[EXERCISE GOAL] In the records below, starting with the line containing "What sequence do" and going on through the line containing "the bird's tail <", change "furthest" to "farthest". Write out only those lines again, with nothing else altered.

Data entries:
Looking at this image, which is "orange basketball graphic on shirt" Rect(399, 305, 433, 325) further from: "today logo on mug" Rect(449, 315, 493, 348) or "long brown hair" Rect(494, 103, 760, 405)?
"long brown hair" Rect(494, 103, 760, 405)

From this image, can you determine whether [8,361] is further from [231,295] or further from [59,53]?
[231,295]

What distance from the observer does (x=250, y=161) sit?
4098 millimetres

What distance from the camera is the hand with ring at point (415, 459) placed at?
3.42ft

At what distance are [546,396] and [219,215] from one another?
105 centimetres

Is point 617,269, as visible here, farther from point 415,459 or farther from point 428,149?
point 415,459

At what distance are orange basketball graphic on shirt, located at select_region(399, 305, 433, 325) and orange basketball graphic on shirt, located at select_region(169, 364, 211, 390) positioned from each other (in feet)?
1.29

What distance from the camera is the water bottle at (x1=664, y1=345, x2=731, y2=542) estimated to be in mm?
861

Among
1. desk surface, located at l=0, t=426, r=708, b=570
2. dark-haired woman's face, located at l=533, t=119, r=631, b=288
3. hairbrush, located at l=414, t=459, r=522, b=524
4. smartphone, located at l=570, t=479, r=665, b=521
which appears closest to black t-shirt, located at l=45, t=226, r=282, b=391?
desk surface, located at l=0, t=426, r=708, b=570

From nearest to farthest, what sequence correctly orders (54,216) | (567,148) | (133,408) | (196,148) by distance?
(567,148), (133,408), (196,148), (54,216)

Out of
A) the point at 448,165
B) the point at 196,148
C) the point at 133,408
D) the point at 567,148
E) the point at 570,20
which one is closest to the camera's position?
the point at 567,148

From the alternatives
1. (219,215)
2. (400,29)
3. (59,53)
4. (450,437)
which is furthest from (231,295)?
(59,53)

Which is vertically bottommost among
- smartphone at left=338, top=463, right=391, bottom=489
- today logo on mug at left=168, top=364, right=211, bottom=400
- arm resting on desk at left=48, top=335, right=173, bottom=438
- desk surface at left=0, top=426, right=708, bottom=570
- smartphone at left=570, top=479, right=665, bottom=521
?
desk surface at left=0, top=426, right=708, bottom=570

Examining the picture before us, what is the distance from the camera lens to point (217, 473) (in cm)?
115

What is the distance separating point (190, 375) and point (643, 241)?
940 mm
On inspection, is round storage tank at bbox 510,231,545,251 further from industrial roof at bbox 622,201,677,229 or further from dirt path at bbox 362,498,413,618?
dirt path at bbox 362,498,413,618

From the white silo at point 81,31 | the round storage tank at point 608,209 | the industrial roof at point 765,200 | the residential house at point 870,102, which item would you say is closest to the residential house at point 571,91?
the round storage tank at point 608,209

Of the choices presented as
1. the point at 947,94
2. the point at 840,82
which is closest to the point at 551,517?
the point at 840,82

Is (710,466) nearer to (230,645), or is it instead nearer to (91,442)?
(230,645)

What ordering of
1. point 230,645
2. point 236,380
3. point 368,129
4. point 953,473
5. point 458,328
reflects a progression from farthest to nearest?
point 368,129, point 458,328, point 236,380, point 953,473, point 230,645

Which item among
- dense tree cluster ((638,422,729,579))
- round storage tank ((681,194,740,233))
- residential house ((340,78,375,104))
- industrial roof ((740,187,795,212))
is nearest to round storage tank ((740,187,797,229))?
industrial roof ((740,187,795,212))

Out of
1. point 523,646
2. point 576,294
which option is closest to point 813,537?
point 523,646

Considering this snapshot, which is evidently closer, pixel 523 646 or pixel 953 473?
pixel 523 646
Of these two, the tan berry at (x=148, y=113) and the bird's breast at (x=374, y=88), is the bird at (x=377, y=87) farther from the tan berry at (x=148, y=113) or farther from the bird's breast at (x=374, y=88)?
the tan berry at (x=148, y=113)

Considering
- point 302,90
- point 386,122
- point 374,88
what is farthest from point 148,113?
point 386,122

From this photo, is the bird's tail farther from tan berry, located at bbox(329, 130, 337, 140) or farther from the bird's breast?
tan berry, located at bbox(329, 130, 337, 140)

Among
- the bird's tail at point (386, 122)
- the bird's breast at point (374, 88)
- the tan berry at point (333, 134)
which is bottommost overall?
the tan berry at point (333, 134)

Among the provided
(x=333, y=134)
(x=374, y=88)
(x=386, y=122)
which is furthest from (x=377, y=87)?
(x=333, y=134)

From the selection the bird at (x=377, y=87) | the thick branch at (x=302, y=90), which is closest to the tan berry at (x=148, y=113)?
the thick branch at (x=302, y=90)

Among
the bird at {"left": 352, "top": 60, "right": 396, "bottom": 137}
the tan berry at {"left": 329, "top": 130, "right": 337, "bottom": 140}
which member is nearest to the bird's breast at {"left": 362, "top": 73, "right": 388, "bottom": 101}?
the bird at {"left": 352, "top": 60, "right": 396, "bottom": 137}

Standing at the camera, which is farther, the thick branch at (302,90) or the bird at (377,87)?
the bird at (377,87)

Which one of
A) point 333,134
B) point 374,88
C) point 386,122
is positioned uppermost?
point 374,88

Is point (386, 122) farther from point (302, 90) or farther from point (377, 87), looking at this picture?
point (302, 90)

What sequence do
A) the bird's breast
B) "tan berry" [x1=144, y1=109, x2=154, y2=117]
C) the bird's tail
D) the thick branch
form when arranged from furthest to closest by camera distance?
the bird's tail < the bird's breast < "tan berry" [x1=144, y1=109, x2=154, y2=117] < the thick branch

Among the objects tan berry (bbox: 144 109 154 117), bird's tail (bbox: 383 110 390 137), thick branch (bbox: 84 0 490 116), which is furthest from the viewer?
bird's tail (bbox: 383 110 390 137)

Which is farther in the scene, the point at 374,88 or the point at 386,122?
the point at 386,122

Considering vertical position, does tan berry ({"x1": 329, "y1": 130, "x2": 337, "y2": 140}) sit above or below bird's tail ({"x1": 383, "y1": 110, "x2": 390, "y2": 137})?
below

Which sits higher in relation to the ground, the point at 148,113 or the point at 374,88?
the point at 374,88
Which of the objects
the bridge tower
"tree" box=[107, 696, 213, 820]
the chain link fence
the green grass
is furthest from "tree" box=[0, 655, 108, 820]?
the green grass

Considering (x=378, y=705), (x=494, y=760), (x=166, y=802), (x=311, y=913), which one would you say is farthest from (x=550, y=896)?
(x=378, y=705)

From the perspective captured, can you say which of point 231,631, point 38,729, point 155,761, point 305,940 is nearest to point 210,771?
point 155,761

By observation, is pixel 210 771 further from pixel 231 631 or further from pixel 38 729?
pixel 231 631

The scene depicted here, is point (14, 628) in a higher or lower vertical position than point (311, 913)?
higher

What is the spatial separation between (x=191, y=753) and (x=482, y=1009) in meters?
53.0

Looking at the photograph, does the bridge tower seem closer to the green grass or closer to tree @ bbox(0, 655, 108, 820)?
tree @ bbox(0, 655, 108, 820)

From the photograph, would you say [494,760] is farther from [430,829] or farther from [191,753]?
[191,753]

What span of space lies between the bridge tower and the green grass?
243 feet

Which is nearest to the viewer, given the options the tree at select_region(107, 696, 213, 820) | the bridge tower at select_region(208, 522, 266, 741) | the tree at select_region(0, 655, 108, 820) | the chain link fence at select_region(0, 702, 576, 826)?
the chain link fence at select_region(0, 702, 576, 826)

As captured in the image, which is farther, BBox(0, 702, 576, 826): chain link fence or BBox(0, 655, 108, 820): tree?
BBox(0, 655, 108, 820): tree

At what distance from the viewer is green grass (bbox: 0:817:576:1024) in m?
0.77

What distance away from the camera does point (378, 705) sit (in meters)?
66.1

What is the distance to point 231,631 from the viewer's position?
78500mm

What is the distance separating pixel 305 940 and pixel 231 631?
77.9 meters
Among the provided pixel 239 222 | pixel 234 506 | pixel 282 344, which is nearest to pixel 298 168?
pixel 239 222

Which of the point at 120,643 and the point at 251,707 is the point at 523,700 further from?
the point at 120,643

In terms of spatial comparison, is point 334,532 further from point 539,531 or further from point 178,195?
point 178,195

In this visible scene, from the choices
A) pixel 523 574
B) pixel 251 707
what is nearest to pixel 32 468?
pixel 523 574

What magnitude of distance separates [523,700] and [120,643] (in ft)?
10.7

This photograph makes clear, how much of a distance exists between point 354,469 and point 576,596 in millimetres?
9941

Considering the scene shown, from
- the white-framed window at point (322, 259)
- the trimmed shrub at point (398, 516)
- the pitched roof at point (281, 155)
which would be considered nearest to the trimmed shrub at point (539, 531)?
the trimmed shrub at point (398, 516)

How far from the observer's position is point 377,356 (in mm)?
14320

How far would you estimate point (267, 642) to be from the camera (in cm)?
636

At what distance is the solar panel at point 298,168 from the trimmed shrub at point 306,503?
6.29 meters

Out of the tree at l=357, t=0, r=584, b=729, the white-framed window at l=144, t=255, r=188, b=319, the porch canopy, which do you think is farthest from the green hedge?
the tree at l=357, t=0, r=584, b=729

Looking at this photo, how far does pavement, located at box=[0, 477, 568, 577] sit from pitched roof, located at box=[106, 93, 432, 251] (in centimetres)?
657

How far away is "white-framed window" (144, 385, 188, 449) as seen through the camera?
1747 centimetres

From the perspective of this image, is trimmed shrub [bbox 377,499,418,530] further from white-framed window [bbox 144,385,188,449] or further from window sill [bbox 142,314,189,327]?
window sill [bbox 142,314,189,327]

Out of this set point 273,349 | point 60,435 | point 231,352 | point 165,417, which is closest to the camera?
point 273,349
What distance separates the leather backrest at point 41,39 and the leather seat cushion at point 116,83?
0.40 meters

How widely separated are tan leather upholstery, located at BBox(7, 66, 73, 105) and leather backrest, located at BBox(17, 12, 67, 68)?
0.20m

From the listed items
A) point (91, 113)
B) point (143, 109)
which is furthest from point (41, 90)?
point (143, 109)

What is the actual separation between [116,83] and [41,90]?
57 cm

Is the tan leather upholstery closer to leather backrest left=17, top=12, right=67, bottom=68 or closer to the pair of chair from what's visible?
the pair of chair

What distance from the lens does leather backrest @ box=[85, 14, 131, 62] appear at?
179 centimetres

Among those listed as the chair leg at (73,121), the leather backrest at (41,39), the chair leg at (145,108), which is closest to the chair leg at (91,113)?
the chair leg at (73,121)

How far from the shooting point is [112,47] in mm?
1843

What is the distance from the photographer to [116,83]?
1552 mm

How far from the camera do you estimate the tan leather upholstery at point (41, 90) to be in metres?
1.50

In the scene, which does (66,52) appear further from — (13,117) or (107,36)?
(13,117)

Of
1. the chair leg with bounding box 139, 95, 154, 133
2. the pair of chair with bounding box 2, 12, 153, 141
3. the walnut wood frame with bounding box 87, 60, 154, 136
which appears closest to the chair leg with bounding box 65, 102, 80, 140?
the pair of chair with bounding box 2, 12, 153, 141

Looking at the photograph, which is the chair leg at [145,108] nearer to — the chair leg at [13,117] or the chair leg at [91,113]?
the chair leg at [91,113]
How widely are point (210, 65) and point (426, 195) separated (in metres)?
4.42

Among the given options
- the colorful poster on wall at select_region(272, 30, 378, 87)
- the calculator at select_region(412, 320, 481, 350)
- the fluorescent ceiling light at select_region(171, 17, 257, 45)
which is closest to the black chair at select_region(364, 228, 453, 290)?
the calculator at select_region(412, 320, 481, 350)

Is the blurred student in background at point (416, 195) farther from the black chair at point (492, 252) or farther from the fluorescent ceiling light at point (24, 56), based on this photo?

[RESULT FOR THIS TASK]
What sequence do
A) the bird's breast
B) "tan berry" [x1=144, y1=109, x2=154, y2=117]
C) the bird's tail
D) the thick branch
form when arranged from farthest to closest by camera distance?
the bird's tail < the bird's breast < "tan berry" [x1=144, y1=109, x2=154, y2=117] < the thick branch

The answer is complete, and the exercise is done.